There were 71 households, of which 38.0% had children under the age of 18 living with them, 43.7% were married couples living together, 14.1% had a female householder with no husband present, 8.5% had a male householder with no wife present, and 33.8% were non-families. 25.4% of all households were made up of individuals, and 7% had someone living alone who was 65 years of age or older. The average household size was 2.65 and the average family size was 3.13.

The median age in the village was 37.5 years. 27.7% of residents were under the age of 18; 9% were between the ages of 18 and 24; 29.7% were from 25 to 44; 24% were from 45 to 64; and 9.6% were 65 years of age or older. The gender makeup of the village was 54.8% male and 45.2% female.

===2000 census===
As of the census of 2000, there were 216 people, 77 households, and 48 families living in the village. The population density was 147.2 PD/sqmi. There were 81 housing units at an average density of 55.2 /sqmi. The racial makeup of the village was 97.22% White, 0.93% Native American, 0.93% from other races, and 0.93% from two or more races. Hispanic or Latino of any race were 1.39% of the population.

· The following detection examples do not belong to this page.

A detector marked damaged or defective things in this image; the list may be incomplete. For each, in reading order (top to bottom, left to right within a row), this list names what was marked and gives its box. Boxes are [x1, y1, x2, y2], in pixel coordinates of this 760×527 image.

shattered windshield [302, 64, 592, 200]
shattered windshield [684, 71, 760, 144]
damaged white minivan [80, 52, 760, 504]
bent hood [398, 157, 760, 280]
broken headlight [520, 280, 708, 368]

There were 77 households, out of which 29.9% had children under the age of 18 living with them, 44.2% were married couples living together, 10.4% had a female householder with no husband present, and 36.4% were non-families. 29.9% of all households were made up of individuals, and 7.8% had someone living alone who was 65 years of age or older. The average household size was 2.81 and the average family size was 3.35.

In the village, the population was spread out, with 29.6% under the age of 18, 6.9% from 18 to 24, 30.6% from 25 to 44, 22.7% from 45 to 64, and 10.2% who were 65 years of age or older. The median age was 36 years. For every 100 females there were 120.4 males. For every 100 females age 18 and over, there were 133.8 males.

The median income for a household in the village was $28,393, and the median income for a family was $28,000. Males had a median income of $28,333 versus $11,667 for females. The per capita income for the village was $12,687. About 20.0% of families and 23.4% of the population were below the poverty line, including 32.8% of those under the age of 18 and none of those 65 or over.